**Текст для разбора**
Нужно сказать все до конца. Несмотря на свое пленение в Савоне, святейший отец ответил в 1809 году на письма девятнадцати епископов, просивших у него чрезвычайных полномочий для допущения изъятий из постановлений о браке, и удовлетворил их просьбу. 5 ноября 1810 года он опубликовал, поскольку это было в его средствах, свое послание против кардинала Мори и отправил его в ответ на сообщение кардинала о назначении его парижским архиепископом. В ожидании булл об инвеституре кардинал принял на себя управление епархией, вверенной ему архиепископским капитулом. В своем послании папа упрекал его в забвении святого дела, которое он некогда так хорошо защищал, в нарушении присяги, в том, что он оставил свою кафедру в Монтефиасконе и принял на себя управление кафедрой, которая не могла быть ему поручена. Он повелевал ему отказаться от нее и не вынуждать его к принятию против него мер согласно церковным канонам. Это послание, вызвавшее много шума, было причиной опалы, разразившейся 1 января 1811 года над аббатом Астросом, который сообщил о послании своему родственнику, а затем — опалы этого родственника, Порталиса-сына, который от Астроса узнал о нем.
Нельзя отрицать того, что папа обнаружил тут некоторую непоследовательность: иметь возможность опубликовать послание против кардинала Мори, иметь возможность ответить на девятнадцать писем епископам, просившим у него полномочий, и предоставить им просимое, и не иметь возможности за недостатком свободы выдавать буллы об инвеституре, чтобы прекратить продолжительное вдовство стольких церквей,—последовательно ли это?
Эти соображения подкрепляются еще двумя другими обстоятельствами.
В конце 1810 года император назначил на флорентийское архиепископство нантского епископа Осмонда; Пий VII объявил в послании от 2 декабря 1810 года, что этот епископ не может управлять флорентийской епархией, причем он основывался на постановлениях второго Лионского и Триентского соборов, которые, по правде сказать, не были применимы к данному случаю. Флорентийский капитул подчинился решению папы, что вызвало в городе беспорядки. Наполеон назначил на астийское епископство некоего Дежана; последовало другое послание папы, предлагавшее капитулу не вручать ему управления.
Император, убедившись, что папа хочет ограничить его власть, прибегнул тогда к насилию.
1 января 1811 года разразилось дело аббата Астроса, который был арестован при выходе из Тюильри. Парижский капитул лишил его власти великого викария и воспользовался этим случаем, чтобы написать, вероятно с ведома кардинала Мори, письмо императору; он устанавливал в нем право капитула замещать вакантные кафедры и вручать назначенному епископу все капитульские права, то есть епископскую юрисдикцию; для доказательства он ссылался на обычаи времен Людовика XIV, подкрепленные даже, как он говорил, советами Боссюэ, чего он, однако, не мог доказать. Письмо это, посланное во все французские и итальянские епархии, вызвало множество заявлений о присоединении к нему как в Италии, так и во Франции епископов и капитулов, поддержавших эту доктрину.

**Пункт задания A**
Перечислите все даты в тексте о споре папы с императором, у которых указаны число, месяц и год. Каждую дату назовите один раз.
**Пункт задания B**
Выпишите без изменений отрезок текста о споре папы с императором от слов «Эти соображения подкрепляются» до слов «вручать ему управления.» включительно.

**Собранные сведения**
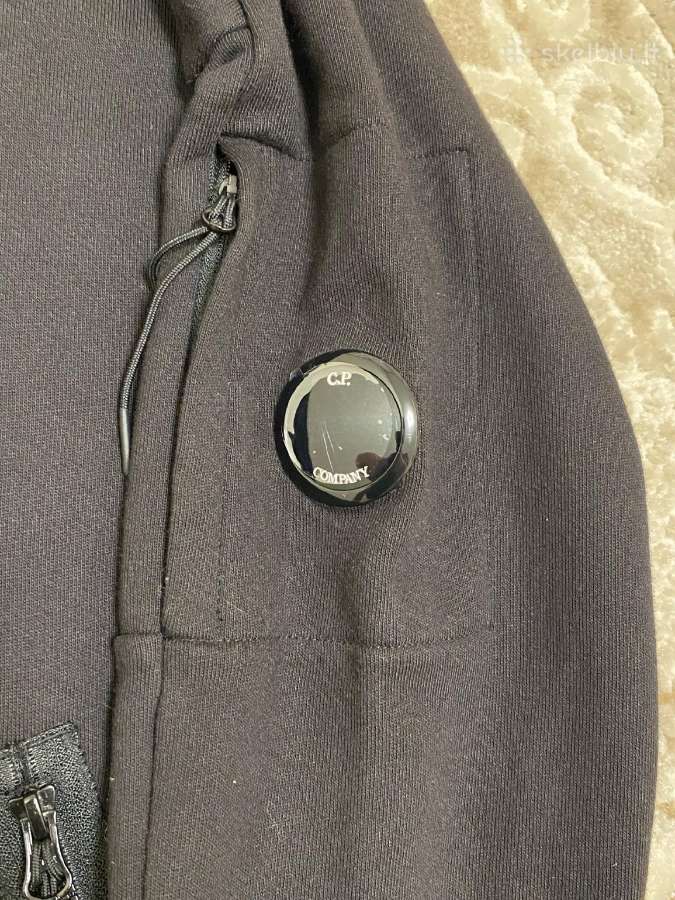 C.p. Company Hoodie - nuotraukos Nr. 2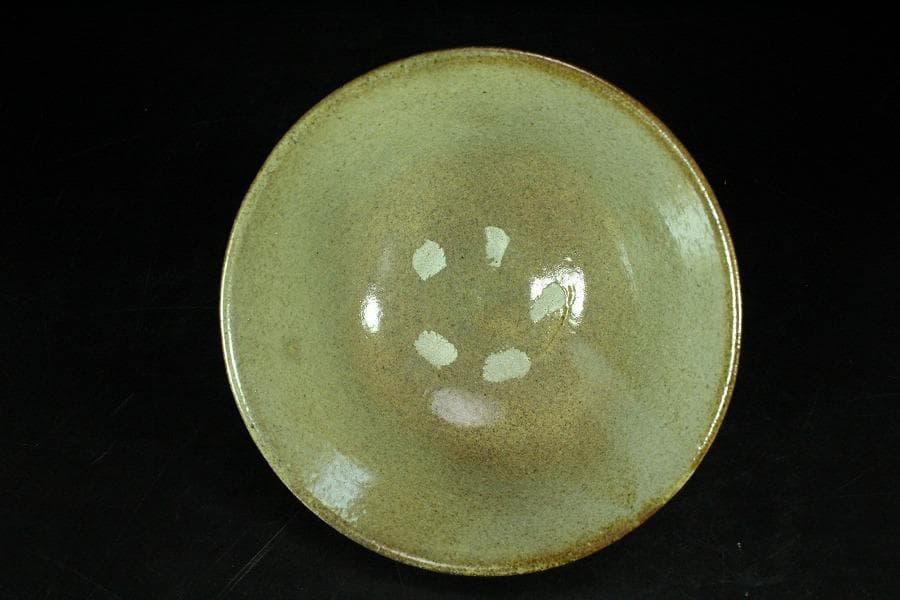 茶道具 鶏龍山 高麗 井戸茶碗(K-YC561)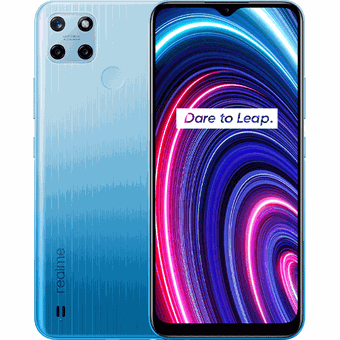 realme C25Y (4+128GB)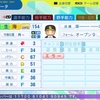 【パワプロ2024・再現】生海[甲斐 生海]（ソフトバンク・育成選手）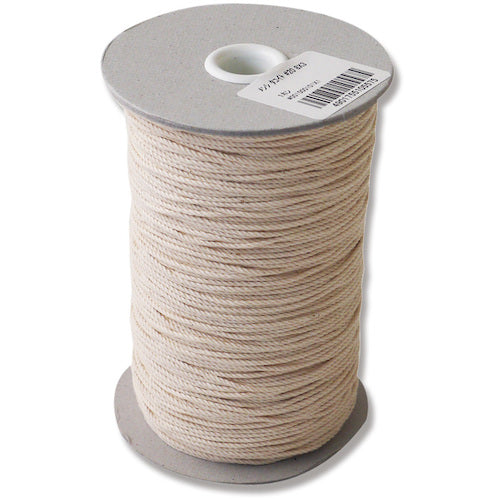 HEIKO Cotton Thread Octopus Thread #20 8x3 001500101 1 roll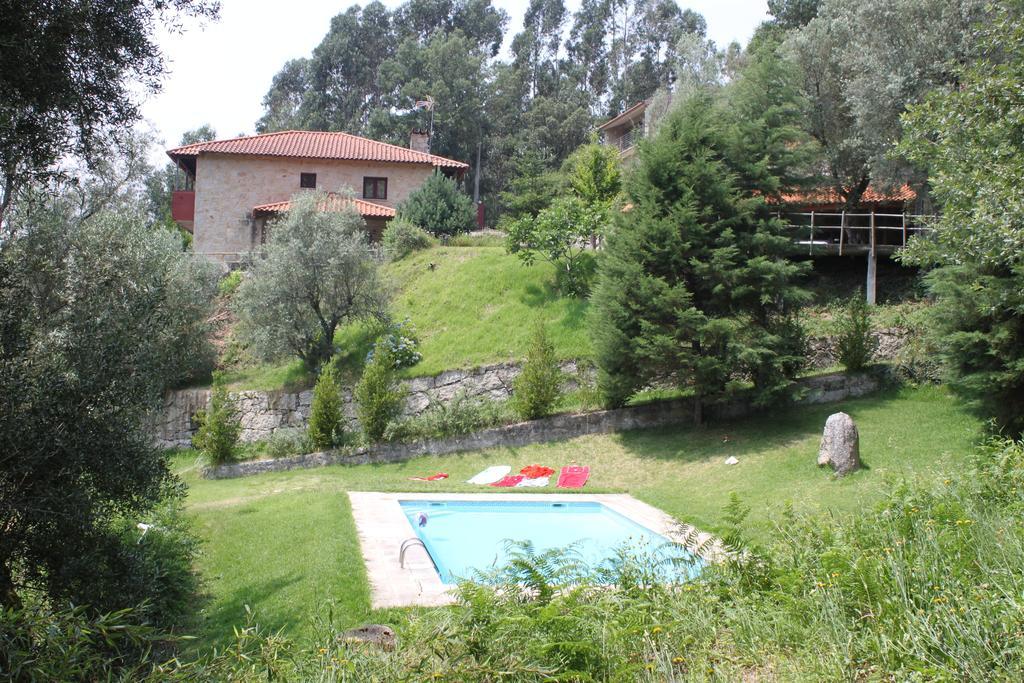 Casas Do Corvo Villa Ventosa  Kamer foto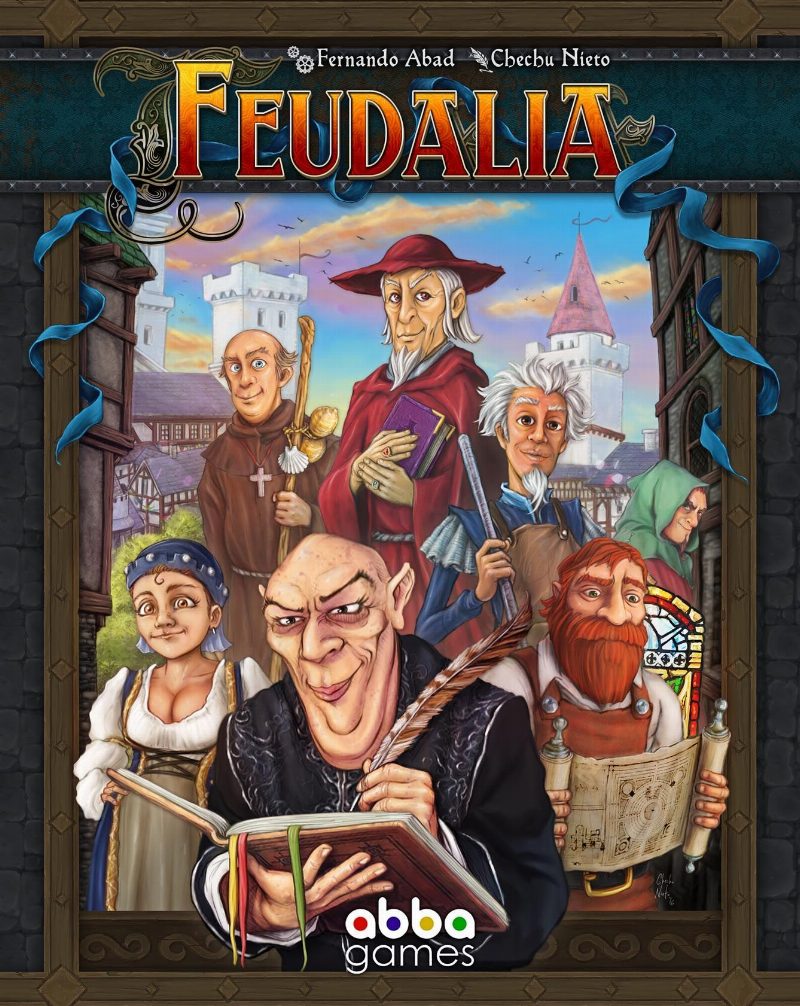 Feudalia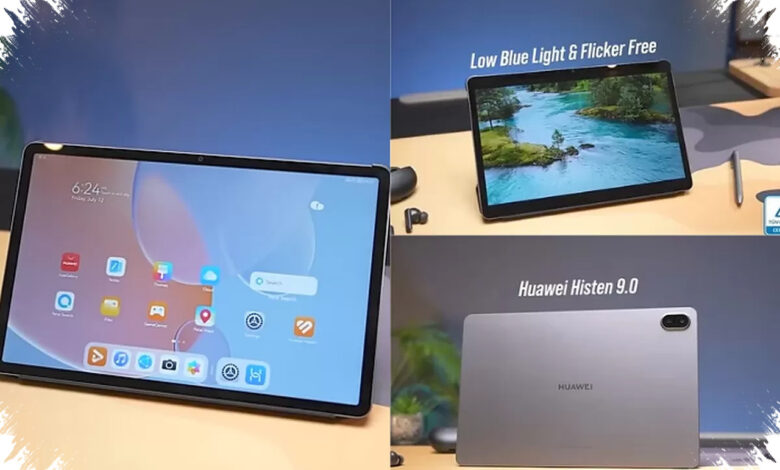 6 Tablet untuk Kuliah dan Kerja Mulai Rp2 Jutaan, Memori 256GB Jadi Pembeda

**Результат выполнения A**
5 ноября 1810 года
2 декабря 1810 года
1 января 1811 года

**Результат выполнения B**
Эти соображения подкрепляются еще двумя другими обстоятельствами.
В конце 1810 года император назначил на флорентийское архиепископство нантского епископа Осмонда; Пий VII объявил в послании от 2 декабря 1810 года, что этот епископ не может управлять флорентийской епархией, причем он основывался на постановлениях второго Лионского и Триентского соборов, которые, по правде сказать, не были применимы к данному случаю. Флорентийский капитул подчинился решению папы, что вызвало в городе беспорядки. Наполеон назначил на астийское епископство некоего Дежана; последовало другое послание папы, предлагавшее капитулу не вручать ему управления.